___ TEXT SECTION

Rwandan President Paul Kagame has called on his Congolese counterpart Félix Tshisekedi to respond to the grievances of the “Rwandophone Congolese Tutsi” community to establish lasting peace in the ongoing war in the east.

Kagame presented himself as a defender for the Congolese tutsi speaking people at the mini-summit held in Addis Ababa to find a solution to the security crisis in eastern DRC on the sidelines of the 37th ordinary session of the Conference of Heads of State and Government of the African Union.

To definitively resolve the security crisis in the east, President Kagame suggested that the involved parties “tackle the root causes of persistent insecurity in eastern DRC, in particular bad governance, ethnic discrimination (of the Tusti) and violence” .

Kagame reaffirmed his position in a letter that his government sent to the UN Security Council which indicated “this violence is particularly directed against the Congolese Tutsi, in particular the Banyamulenge in South Kivu and the Hema in Ituri, based on their ethnicity and perceived allegiance to neighboring countries.”

According to the Rwandan authorities, insecurity has persisted in the east because of “the refusal by the DRC government to address the real grievances of Rwandan-speaking Congolese, particularly Tutsis, and the refusal to repatriate hundreds of thousands of Congolese refugees living in the region.

______
___ DATA EXCERPT

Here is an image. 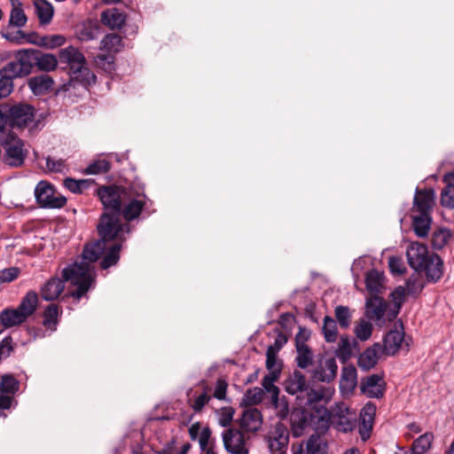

______

• WHAT YOU ARE ASKED TO DO: Reproduce word for word the passage of the Kagame article from "Kagame reaffirmed his" up to and including "in the region.".

• PROBLEM SOLUTION:
Kagame reaffirmed his position in a letter that his government sent to the UN Security Council which indicated “this violence is particularly directed against the Congolese Tutsi, in particular the Banyamulenge in South Kivu and the Hema in Ituri, based on their ethnicity and perceived allegiance to neighboring countries.”

According to the Rwandan authorities, insecurity has persisted in the east because of “the refusal by the DRC government to address the real grievances of Rwandan-speaking Congolese, particularly Tutsis, and the refusal to repatriate hundreds of thousands of Congolese refugees living in the region.